■ **課題**: 下のノートPCレビューにある「Gigabit EthernetはRealtek製、Wi-FiとBluetoothはIntel製だ。」という一文を英語に訳してください。

■ **抜粋文**:
########

Core i7とGeForce MX250で高性能な1台

 初回起動時、スタート画面(タブレットモード)は1画面。ユーザーサポートグループがプリインストールとなる。ダークモードがはやっている昨今、Windowsの配色が白になっているのはこの手のPCとしてはめずらしい。デスクトップは壁紙のみの変更とシンプルだ。

 ストレージはSATA SSD 256GBの「KINGSTON RBUSNS8180S3256GJ」。Cドライブのみの1パーティションで約237.24GBが割り当てられ空き207GB。Gigabit EthernetはRealtek製、Wi-FiとBluetoothはIntel製だ。GeForce MX250はCUDAコア384。メモリはGDDR5 2,048MB。

スタート画面(タブレットモード)。1画面。ユーザーサポートグループがプリインストール。Windowsの配色が白
起動時のデスクトップ
デバイスマネージャー/主要なデバイス。ストレージはSATA SSD 256GBの「KINGSTON RBUSNS8180S3256GJ」。Gigabit EthernetはRealtek製、Wi-FiとBluetoothはIntel製
ストレージのパーティション。Cドライブのみの1パーティションで約237.24GBが割り当てられている
NVIDIAコントロールパネル。CUDAコア384。メモリはGDDR5 2,048MB

 おもなプリインストールソフトは、「Control Center」、「マカフィーリブセーフ」、「Windows 10 ユーザーガイド」(PDF)、「ハードウェアマニュアル」(PDF)など。Control Centerは、画面キャプチャにもあるように、「Power Modes」、「Flexikey」、「FAN Speed Control」の設定/変更ができる。

PHOTO
Control Center / Home
Control Center / Power Modes
Control Center / Flexikey
Control Center / FAN Speed Control

 ベンチマークテストは、PCMark 10、PCMark 8、3DMark、CINEBENCH R15、CrystalDiskMark、BBenchを実行。結果は以下のとおり。

########

保存済みデータ項目:
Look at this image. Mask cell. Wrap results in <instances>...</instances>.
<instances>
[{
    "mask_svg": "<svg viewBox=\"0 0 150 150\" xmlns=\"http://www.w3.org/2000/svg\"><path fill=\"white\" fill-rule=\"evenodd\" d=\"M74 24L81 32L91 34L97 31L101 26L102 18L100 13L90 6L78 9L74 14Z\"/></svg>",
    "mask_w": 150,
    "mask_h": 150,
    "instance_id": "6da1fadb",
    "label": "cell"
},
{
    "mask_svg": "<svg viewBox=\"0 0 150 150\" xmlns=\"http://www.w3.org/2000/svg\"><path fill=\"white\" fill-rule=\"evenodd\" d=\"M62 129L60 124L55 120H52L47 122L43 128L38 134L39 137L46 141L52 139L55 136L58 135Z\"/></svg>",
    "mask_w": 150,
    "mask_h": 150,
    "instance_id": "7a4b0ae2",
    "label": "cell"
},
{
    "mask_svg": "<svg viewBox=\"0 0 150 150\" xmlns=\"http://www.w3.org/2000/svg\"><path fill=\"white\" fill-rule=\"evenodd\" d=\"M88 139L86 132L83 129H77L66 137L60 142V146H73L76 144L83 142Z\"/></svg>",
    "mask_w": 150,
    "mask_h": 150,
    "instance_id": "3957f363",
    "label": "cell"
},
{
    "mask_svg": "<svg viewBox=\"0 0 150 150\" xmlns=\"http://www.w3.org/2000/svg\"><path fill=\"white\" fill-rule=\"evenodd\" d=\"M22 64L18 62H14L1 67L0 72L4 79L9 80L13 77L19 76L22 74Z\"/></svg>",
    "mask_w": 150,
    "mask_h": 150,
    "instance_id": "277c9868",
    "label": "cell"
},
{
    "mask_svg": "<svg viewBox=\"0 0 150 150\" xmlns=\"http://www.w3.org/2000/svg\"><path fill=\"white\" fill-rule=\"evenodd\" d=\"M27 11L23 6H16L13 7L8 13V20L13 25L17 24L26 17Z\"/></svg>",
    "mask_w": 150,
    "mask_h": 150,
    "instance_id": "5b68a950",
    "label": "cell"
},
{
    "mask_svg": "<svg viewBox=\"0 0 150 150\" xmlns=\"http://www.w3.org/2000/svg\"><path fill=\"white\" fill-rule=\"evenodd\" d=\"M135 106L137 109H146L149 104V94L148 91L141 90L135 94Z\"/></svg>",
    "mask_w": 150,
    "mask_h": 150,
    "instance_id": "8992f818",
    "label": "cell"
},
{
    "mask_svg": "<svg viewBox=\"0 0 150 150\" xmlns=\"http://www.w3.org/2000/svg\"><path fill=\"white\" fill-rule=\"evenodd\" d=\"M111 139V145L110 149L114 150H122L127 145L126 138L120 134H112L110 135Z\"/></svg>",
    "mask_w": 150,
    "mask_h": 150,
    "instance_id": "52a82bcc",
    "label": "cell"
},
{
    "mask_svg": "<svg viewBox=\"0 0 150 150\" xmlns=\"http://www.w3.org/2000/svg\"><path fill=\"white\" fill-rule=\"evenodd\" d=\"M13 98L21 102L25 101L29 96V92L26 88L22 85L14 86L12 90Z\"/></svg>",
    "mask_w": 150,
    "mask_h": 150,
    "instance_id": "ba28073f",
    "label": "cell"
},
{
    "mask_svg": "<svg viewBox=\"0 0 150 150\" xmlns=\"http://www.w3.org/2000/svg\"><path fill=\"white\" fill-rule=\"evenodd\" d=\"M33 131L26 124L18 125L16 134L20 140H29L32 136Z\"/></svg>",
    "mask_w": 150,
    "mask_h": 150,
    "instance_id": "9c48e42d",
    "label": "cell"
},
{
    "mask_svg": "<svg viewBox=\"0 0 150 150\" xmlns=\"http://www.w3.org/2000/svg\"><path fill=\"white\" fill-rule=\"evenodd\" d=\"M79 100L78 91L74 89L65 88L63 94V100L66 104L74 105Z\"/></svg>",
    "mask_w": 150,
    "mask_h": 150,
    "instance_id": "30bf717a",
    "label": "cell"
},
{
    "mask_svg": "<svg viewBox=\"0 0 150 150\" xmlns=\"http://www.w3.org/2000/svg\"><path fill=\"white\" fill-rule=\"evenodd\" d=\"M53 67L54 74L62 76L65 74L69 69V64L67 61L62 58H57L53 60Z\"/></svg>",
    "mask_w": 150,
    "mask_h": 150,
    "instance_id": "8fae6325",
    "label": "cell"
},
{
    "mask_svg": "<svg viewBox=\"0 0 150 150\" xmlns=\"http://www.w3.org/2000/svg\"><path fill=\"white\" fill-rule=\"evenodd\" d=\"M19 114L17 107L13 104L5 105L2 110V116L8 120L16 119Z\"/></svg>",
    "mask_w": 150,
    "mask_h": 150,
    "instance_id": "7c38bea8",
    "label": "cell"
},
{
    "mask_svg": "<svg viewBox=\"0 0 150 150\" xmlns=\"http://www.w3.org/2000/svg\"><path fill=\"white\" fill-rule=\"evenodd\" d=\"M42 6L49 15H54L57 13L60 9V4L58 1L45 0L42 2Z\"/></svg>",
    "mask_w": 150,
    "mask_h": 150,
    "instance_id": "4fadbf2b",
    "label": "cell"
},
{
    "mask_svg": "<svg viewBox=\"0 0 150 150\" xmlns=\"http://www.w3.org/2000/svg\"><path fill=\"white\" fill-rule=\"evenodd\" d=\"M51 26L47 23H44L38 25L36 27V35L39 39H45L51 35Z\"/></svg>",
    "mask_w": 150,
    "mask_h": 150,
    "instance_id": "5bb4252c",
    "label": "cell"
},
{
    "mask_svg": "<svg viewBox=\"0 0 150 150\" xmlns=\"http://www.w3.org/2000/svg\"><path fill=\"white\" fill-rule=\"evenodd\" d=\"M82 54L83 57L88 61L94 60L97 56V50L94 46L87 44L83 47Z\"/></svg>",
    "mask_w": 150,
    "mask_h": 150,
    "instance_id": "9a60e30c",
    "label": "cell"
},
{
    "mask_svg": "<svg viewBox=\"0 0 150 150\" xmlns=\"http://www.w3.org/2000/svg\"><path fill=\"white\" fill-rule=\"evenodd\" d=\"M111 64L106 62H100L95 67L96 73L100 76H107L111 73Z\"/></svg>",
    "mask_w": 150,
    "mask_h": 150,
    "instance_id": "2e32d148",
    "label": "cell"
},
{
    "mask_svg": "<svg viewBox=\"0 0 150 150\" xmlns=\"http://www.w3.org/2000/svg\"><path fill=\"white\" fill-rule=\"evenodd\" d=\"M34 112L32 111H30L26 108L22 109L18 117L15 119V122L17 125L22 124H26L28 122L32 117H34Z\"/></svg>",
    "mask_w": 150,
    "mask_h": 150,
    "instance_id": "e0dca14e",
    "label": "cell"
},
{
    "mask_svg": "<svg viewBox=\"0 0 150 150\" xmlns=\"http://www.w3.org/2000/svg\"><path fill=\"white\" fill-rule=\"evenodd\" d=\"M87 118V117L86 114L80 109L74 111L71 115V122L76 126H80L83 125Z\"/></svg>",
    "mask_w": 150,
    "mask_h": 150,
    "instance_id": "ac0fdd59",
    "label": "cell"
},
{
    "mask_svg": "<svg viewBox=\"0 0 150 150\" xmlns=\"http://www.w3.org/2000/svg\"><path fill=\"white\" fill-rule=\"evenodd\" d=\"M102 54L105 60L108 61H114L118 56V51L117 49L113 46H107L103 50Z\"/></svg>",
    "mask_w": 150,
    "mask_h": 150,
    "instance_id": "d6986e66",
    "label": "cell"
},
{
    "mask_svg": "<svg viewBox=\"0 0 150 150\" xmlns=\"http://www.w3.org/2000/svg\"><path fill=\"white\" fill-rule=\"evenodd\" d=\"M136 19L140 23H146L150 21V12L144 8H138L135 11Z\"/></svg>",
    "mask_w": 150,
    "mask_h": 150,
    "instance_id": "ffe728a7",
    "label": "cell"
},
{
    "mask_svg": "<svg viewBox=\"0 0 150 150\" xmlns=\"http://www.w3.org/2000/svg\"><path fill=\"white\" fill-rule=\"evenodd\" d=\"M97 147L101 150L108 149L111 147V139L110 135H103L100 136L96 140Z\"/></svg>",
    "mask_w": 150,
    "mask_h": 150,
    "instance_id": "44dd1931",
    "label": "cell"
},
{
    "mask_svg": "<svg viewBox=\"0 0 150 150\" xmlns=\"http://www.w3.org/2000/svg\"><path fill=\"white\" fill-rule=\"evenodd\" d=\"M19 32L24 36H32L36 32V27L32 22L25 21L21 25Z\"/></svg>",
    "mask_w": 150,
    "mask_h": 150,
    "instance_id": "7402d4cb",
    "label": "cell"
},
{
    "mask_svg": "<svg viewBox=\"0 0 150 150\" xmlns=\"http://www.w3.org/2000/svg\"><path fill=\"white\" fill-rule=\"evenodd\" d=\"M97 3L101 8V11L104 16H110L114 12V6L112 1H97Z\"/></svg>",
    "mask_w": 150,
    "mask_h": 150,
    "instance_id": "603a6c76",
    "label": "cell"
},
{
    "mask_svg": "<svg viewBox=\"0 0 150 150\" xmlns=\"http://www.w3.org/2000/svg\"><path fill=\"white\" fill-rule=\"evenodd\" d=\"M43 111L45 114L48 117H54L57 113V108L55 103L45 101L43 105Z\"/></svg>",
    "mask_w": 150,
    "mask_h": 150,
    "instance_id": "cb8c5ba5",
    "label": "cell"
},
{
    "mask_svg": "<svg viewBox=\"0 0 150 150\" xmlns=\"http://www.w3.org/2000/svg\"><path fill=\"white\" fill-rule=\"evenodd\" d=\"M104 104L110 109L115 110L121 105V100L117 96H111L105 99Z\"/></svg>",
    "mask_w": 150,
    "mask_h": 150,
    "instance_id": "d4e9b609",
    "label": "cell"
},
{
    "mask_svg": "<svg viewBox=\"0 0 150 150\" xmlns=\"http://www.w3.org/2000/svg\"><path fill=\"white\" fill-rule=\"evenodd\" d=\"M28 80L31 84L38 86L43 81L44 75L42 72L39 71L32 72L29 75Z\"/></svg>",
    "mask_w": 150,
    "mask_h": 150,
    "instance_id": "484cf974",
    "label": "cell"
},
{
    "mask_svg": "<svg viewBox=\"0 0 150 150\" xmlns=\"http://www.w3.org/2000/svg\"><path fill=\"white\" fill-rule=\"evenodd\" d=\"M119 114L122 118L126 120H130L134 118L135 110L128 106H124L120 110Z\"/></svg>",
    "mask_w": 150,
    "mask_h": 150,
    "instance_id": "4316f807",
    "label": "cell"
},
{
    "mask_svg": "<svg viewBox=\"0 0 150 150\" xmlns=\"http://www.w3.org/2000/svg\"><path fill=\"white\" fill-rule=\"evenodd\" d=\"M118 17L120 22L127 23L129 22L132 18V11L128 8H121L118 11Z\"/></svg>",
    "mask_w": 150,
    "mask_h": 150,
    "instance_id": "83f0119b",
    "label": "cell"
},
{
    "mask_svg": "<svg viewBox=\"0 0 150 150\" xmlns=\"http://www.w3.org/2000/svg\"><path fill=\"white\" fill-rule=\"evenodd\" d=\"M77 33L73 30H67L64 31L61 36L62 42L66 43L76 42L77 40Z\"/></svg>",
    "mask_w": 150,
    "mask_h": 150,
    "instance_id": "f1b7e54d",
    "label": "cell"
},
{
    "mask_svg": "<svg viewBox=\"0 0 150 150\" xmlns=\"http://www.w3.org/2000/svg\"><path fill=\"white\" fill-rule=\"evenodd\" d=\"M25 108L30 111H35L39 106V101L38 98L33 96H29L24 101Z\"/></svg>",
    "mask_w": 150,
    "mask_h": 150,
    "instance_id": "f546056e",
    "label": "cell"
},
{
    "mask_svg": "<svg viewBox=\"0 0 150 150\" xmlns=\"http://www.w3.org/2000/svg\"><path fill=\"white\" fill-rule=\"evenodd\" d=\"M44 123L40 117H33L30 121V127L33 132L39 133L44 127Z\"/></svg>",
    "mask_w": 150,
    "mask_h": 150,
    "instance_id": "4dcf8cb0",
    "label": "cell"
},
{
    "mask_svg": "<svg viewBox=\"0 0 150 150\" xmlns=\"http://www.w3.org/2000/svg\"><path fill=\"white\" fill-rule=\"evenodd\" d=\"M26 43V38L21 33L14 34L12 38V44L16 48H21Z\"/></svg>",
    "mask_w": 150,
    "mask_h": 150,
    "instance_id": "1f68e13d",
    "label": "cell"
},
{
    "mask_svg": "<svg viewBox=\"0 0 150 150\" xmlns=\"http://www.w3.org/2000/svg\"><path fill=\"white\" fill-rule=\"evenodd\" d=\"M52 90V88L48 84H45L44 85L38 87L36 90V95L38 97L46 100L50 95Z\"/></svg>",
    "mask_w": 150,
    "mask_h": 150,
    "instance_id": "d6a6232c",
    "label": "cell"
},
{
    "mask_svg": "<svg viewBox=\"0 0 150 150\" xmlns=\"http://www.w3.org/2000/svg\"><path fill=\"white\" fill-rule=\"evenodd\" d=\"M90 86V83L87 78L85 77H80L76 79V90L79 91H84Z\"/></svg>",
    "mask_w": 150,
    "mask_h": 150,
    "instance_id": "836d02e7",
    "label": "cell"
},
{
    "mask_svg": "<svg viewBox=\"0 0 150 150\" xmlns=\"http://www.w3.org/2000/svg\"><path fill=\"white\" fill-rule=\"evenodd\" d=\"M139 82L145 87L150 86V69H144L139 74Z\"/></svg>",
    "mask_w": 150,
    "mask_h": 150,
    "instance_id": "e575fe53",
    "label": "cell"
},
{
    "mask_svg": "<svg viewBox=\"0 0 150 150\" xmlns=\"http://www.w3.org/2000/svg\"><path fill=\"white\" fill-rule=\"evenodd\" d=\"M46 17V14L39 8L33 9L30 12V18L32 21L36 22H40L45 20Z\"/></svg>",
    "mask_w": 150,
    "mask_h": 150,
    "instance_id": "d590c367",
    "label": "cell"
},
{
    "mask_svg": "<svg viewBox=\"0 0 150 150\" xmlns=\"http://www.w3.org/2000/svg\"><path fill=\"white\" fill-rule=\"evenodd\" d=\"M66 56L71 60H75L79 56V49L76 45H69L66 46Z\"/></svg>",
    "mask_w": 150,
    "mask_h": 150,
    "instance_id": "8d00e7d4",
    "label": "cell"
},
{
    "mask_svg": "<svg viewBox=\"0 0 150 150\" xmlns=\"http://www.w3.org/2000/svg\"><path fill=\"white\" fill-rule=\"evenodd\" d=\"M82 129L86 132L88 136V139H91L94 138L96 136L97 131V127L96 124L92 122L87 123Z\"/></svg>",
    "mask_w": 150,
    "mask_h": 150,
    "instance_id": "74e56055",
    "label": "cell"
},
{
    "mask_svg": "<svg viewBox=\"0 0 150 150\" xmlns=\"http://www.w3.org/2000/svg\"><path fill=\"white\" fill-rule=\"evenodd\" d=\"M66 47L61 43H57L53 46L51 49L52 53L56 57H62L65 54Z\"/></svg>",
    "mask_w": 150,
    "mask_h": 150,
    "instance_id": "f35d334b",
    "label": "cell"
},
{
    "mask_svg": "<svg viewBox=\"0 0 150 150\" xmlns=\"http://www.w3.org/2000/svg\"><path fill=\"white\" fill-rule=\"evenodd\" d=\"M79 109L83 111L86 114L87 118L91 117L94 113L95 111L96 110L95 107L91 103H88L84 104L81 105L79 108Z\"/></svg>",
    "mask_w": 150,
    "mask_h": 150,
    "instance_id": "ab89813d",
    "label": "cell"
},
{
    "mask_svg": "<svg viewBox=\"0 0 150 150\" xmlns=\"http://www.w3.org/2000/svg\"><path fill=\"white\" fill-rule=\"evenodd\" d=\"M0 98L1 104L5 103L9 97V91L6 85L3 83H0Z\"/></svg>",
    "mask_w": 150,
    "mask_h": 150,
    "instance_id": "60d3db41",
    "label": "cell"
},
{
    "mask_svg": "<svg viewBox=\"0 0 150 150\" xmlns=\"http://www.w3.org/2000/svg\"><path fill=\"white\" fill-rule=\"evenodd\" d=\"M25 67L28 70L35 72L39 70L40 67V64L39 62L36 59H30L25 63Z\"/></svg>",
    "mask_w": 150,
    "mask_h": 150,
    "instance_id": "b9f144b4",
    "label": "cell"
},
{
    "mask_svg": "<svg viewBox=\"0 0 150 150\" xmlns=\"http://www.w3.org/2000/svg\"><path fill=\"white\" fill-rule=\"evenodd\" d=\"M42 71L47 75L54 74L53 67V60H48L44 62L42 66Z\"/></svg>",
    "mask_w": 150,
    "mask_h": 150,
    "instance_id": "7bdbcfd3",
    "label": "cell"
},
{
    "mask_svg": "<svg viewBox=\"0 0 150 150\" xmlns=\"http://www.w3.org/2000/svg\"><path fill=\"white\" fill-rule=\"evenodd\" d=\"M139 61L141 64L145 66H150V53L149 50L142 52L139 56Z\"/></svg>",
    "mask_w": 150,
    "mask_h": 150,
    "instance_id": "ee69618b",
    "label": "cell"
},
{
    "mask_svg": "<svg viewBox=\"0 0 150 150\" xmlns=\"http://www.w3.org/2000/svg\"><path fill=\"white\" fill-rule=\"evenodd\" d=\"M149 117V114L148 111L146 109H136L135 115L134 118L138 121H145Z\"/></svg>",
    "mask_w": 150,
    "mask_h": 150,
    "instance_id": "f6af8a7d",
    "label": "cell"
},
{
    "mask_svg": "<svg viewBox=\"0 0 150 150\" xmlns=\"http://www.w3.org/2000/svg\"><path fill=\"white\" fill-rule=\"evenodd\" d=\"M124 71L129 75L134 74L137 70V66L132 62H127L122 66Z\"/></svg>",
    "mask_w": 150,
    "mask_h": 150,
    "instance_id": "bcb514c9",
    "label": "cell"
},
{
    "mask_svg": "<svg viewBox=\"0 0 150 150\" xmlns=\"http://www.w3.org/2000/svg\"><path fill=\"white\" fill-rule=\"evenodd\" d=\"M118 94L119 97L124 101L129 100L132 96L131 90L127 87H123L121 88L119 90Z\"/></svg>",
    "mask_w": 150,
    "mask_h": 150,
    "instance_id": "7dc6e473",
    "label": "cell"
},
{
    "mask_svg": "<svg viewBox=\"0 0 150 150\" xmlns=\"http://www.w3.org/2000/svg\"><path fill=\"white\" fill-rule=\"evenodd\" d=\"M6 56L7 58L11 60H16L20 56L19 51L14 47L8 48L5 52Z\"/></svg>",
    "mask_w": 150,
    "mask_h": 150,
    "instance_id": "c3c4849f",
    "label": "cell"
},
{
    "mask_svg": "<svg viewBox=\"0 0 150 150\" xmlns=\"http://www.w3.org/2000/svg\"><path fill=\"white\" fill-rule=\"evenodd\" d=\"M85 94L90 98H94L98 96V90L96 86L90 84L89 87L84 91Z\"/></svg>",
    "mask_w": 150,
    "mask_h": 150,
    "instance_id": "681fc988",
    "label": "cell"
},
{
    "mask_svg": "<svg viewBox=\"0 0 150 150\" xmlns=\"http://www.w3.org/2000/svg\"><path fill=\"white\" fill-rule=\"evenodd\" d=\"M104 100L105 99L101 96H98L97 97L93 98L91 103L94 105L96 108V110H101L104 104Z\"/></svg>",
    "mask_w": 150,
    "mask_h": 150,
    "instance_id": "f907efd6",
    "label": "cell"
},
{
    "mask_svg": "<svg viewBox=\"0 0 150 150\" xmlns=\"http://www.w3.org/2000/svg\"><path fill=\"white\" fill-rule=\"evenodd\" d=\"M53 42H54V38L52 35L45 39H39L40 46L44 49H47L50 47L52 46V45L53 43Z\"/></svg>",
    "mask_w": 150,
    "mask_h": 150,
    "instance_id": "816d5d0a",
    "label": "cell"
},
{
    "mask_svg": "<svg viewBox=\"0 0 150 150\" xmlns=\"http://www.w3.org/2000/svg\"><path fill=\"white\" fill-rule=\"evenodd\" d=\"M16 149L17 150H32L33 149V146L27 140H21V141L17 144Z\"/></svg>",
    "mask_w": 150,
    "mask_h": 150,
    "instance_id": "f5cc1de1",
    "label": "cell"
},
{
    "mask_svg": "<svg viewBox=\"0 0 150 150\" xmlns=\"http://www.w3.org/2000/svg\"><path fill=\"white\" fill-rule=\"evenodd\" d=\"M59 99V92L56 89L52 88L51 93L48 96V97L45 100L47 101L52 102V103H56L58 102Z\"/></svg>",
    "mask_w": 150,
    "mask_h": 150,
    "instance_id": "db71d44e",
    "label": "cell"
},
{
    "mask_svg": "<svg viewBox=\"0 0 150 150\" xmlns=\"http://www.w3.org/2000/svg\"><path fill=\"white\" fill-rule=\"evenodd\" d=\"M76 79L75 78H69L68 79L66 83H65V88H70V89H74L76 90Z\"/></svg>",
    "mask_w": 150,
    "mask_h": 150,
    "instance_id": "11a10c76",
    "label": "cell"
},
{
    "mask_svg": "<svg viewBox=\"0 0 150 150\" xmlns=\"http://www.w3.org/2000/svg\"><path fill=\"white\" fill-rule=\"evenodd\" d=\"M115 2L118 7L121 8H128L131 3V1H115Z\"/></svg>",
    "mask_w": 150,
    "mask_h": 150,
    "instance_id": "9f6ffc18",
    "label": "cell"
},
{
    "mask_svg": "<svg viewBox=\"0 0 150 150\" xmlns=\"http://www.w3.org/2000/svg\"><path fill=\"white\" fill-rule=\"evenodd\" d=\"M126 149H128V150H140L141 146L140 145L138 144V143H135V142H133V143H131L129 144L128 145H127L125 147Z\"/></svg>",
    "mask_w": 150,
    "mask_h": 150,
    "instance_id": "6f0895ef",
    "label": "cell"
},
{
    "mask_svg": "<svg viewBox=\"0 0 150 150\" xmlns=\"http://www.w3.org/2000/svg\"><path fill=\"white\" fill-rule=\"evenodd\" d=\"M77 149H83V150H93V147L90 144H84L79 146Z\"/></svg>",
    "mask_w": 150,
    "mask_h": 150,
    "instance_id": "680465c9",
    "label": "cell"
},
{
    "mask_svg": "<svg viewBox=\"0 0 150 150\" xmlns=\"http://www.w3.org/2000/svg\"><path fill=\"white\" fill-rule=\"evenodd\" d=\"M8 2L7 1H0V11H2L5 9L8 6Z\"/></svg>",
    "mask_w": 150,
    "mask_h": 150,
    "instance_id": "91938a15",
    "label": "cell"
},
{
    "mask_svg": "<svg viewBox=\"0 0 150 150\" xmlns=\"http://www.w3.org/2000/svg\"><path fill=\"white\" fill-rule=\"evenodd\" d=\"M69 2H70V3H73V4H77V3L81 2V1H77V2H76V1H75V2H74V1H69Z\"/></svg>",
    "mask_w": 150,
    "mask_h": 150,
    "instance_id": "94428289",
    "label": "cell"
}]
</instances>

########

■ **完成版**: The Gigabit Ethernet is made by Realtek, and the Wi-Fi and Bluetooth are made by Intel.